Task to complete - Before repeating the entries below, strip out every picture and keep all else as it is.

Collected data -
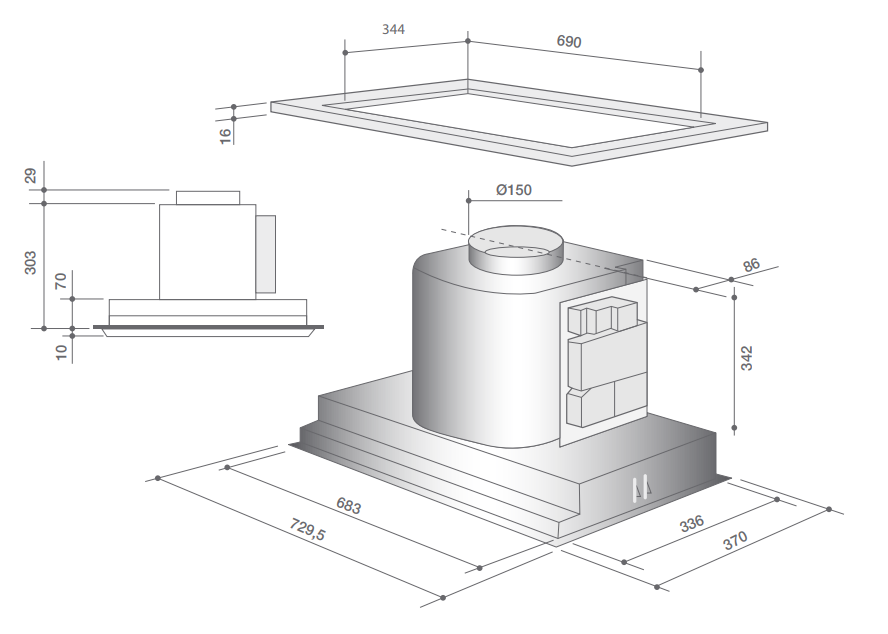 344
690
16
29
303
70
10
Ø150
86
342
683
729,5
336
370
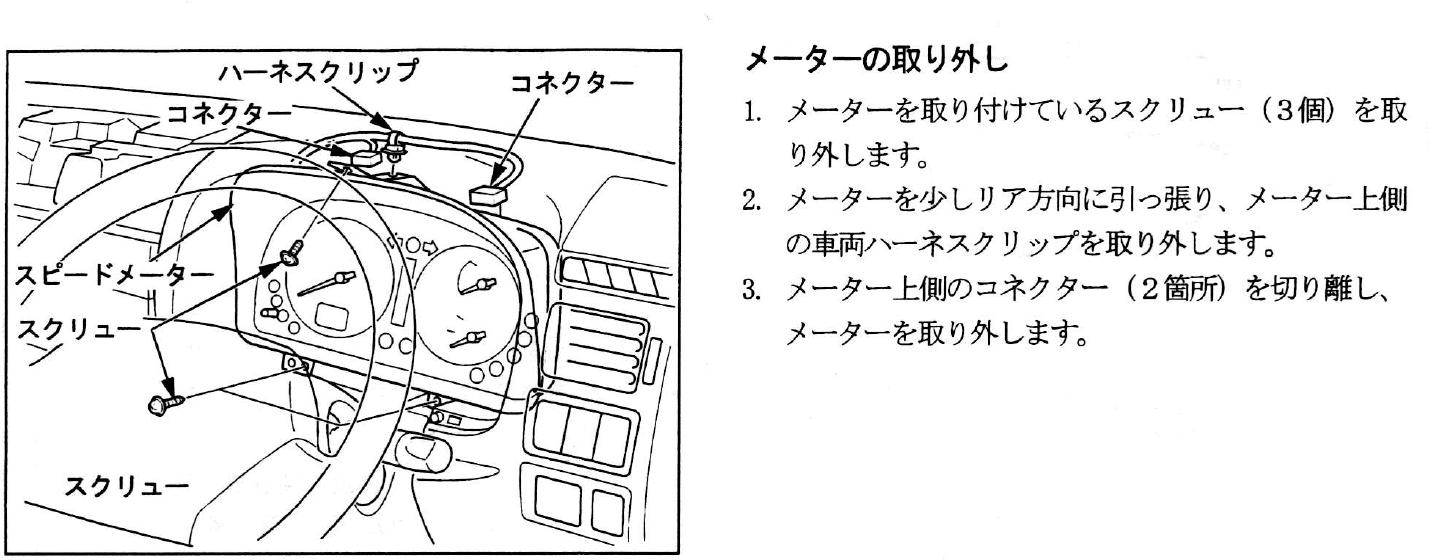 ハーネスクリップ
コネクター
コネクター
スピードメーター
スクリュー
スクリュー

メーターの取り外し

1. メーターを取り付けているスクリュー（3個）を取り外します。

2. メーターを少しリア方向に引っ張り、メーター上側の車両ハーネスクリップを取り外します。

3. メーター上側のコネクター（2箇所）を切り離し、メーターを取り外します。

Output below -
 344
690
16
29
303
70
10
Ø150
86
342
683
729,5
336
370
 ハーネスクリップ
コネクター
コネクター
スピードメーター
スクリュー
スクリュー

メーターの取り外し

1. メーターを取り付けているスクリュー（3個）を取り外します。

2. メーターを少しリア方向に引っ張り、メーター上側の車両ハーネスクリップを取り外します。

3. メーター上側のコネクター（2箇所）を切り離し、メーターを取り外します。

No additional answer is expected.